__Task to carry out__: Reproduce the tail of the data exactly. It starts at the line containing "United States, site lebec_CA-44." and runs to the last line.

__Provided data__:
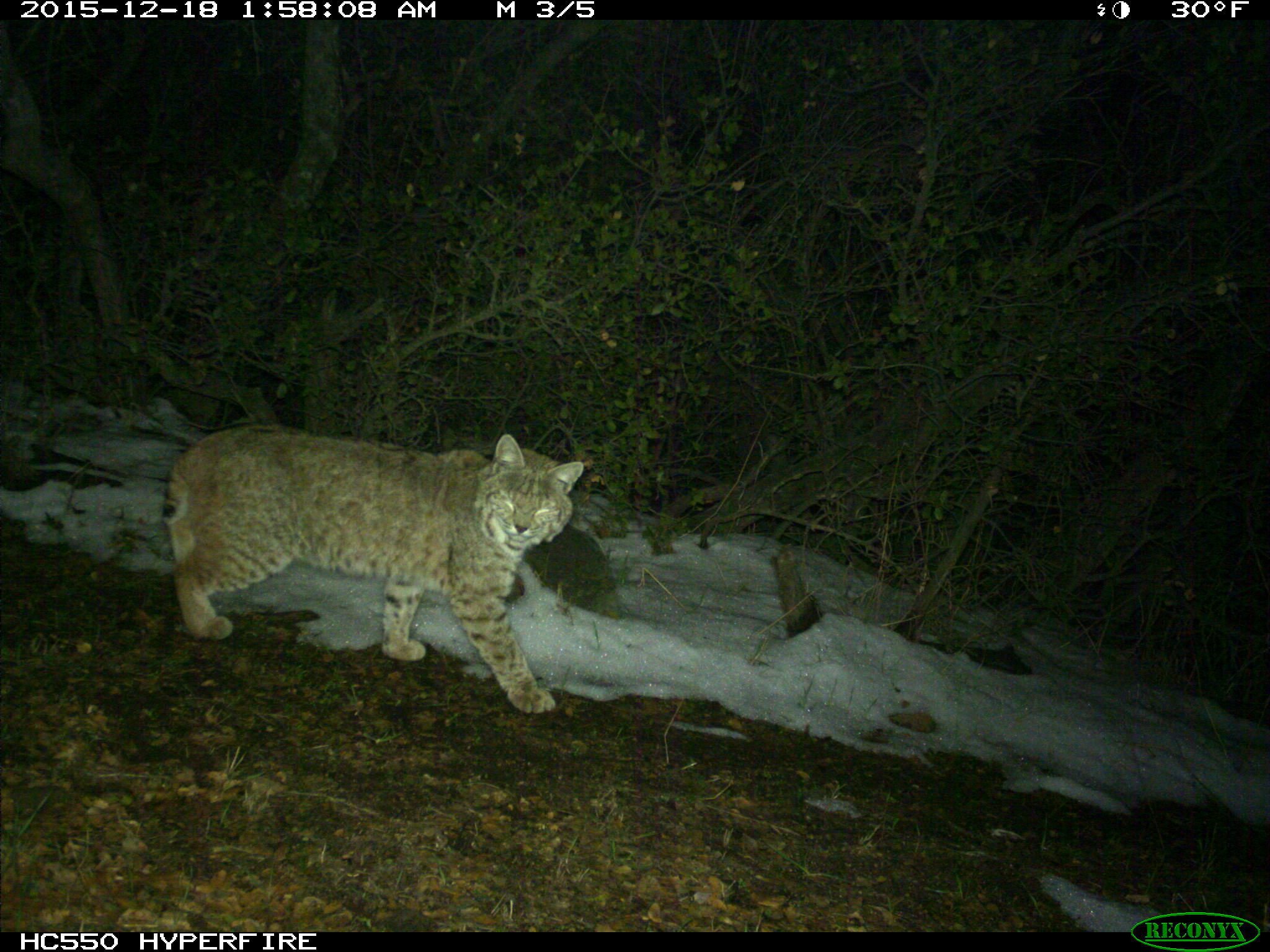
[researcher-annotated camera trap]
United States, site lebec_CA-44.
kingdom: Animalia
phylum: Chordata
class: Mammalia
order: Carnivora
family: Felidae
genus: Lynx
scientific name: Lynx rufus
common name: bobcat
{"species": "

__Solved problem__:
United States, site lebec_CA-44.
kingdom: Animalia
phylum: Chordata
class: Mammalia
order: Carnivora
family: Felidae
genus: Lynx
scientific name: Lynx rufus
common name: bobcat
{"species": "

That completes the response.